Ever been tempted to pay for a PR placement? You pitch the perfect story and the editor just won’t bite. You go back a second time with no luck, so you think to yourself: “Man, I wish I could pay to slip this story in. The readers will find it valuable.” Unfortunately, you can’t do that (at ethical pubs) so you go back to the drawing board, dreaming up fresh angles and more inventive ways of reaching the targeted reporter.
If, as a PR pro or an in-house communications person, you’ve secretly wished you could do a pay-for-play deal with your dream publication, then the emerging trend of brands (read: companies) publishing their own magazines with fresh and journalistically legitimate content should perk your ears up. And, you might be surprised to know the trend is gaining a heck of a lot of steam. The sagging publishing industry is now competing with brands for the same eyeballs.
Tessa Wegert of ClickZ blogged recently about the success a number of high-profile brands are having with periodicals of their own – including P&G, SAP and Urban Outfitters, to name only a few. A commonality among these branded magazines is not just the quality of their content, but the fact that the publications are developed by experienced and credible writers and editors. Writers and editors who have made their career writing for significant media outlets now write for some of the world’s most established brands, and they’re supplementing their respective incomes handsomely.
I’m conflicted about it, frankly. To me this approach is potentially inappropriate and simultaneously brilliant.
Marketers can leverage this channel as a way to deliver key messages to interested consumers. (I like that.) And the depth of interest goes beyond the brand itself and includes the category in which the brand is established. Interested, self-identifying consumers read content-rich stories pumped out by journalists hired by brands looking to sell stuff – kind of perfect, really.
And yet it’s disturbing in the sense that the delineation between “story” and advertisement becomes increasingly blurred, potentially duping consumers who may not understand the nuance. Basically, brands are “selling stuff that people want to look at,” which is straight out of a basic advertising playbook.
But the evolution is undeniable in the sticky muck of an ever-intersecting digital world. Resistance is futile. Adapt or die.
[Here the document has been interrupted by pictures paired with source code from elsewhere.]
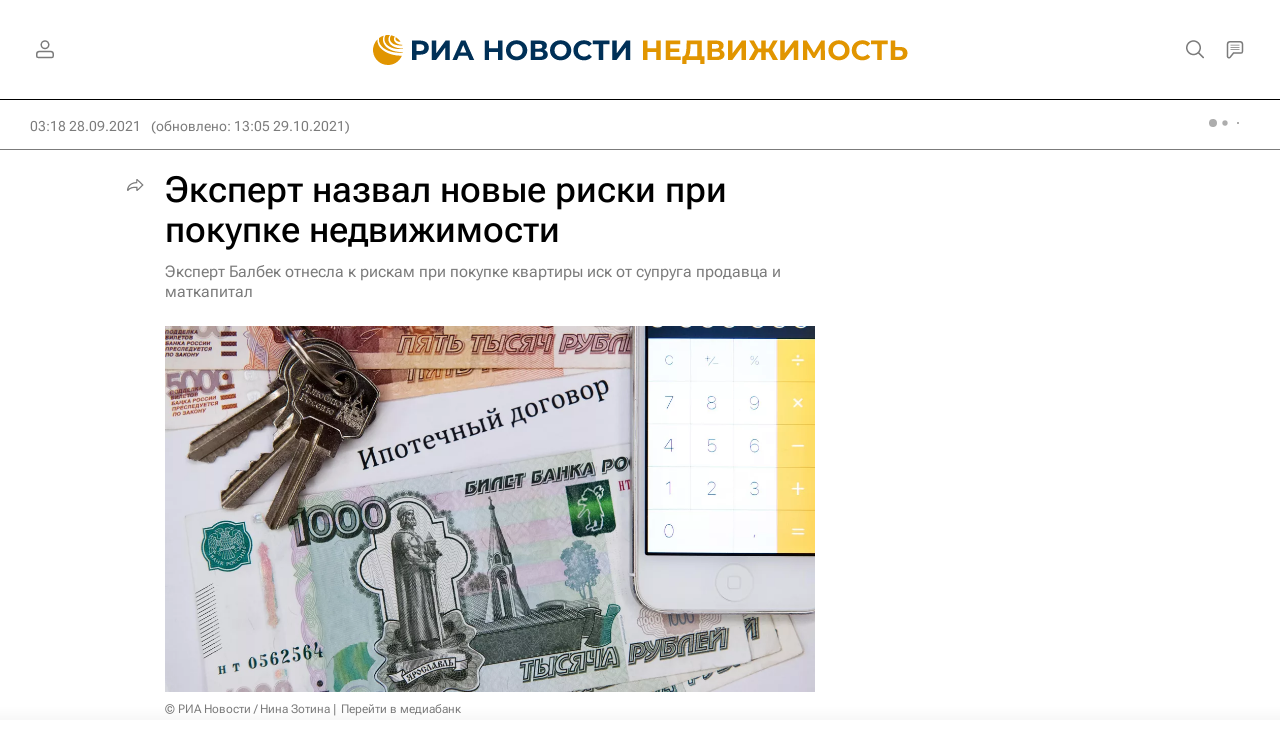

--- FILE ---
content_type: text/html
request_url: https://tns-counter.ru/nc01a**R%3Eundefined*rian_ru/ru/UTF-8/tmsec=rian_ru/148268810***
body_size: -73
content:
AAA16D3A6979AC82X1769581698:AAA16D3A6979AC82X1769581698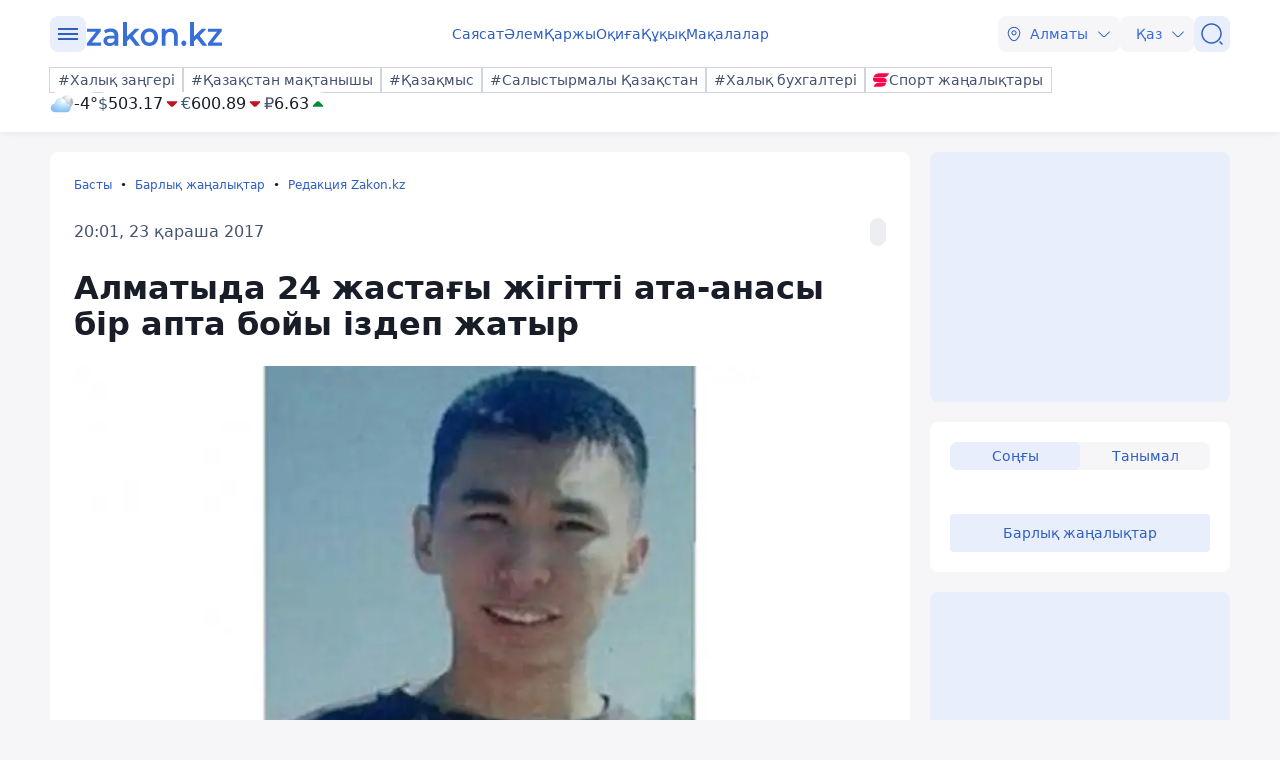

--- FILE ---
content_type: text/javascript
request_url: https://kaz.zakon.kz/js/components/lightBoxImages.js
body_size: 297
content:
export function initFancybox(articleid) {
    try {
        Fancybox.destroy();

        Fancybox.defaults.l10n = {
            CLOSE: `${constJs["CLOSE"]}`,
            NEXT: `${constJs["NEXT"]}`,
            PREV: `${constJs["PREV"]}`,
            MODAL: `${constJs["MODAL"]}`,
            ERROR: `${constJs["ERROR"]}`,
            IMAGE_ERROR: `${constJs["IMAGE_ERROR"]}`,
            ELEMENT_NOT_FOUND: `${constJs["ELEMENT_NOT_FOUND"]}`,
            AJAX_NOT_FOUND: `${constJs["AJAX_NOT_FOUND"]}`,
            AJAX_FORBIDDEN: `${constJs["AJAX_FORBIDDEN"]}`,
            IFRAME_ERROR: `${constJs["IFRAME_ERROR"]}`,
            TOGGLE_ZOOM: `${constJs["TOGGLE_ZOOM"]}`,
            TOGGLE_THUMBS: `${constJs["TOGGLE_THUMBS"]}`,
            TOGGLE_SLIDESHOW: `${constJs["TOGGLE_SLIDESHOW"]}`,
            TOGGLE_FULLSCREEN: `${constJs["TOGGLE_FULLSCREEN"]}`,
            DOWNLOAD: `${constJs["DOWNLOAD"]}`,
            ITERATEZOOM: `${constJs["ITERATEZOOM"]}`
        }

        Fancybox.bind(`[data-articleid="${articleid}"] [data-fancybox]`, {});

    } catch (ex) {
        console.log(ex);
    }
}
Rather than being “off to the side” marketing tools, branded publications have become key components of overall marketing initiatives. They have become widely-accepted communications tools, with solid editorial teams who craft, create and publish news and feature stories that consumers want to read. It’s a smart approach, and one that I may recommend to clients here at Matter.
What’s your take on brands publishing periodicals – are you on board?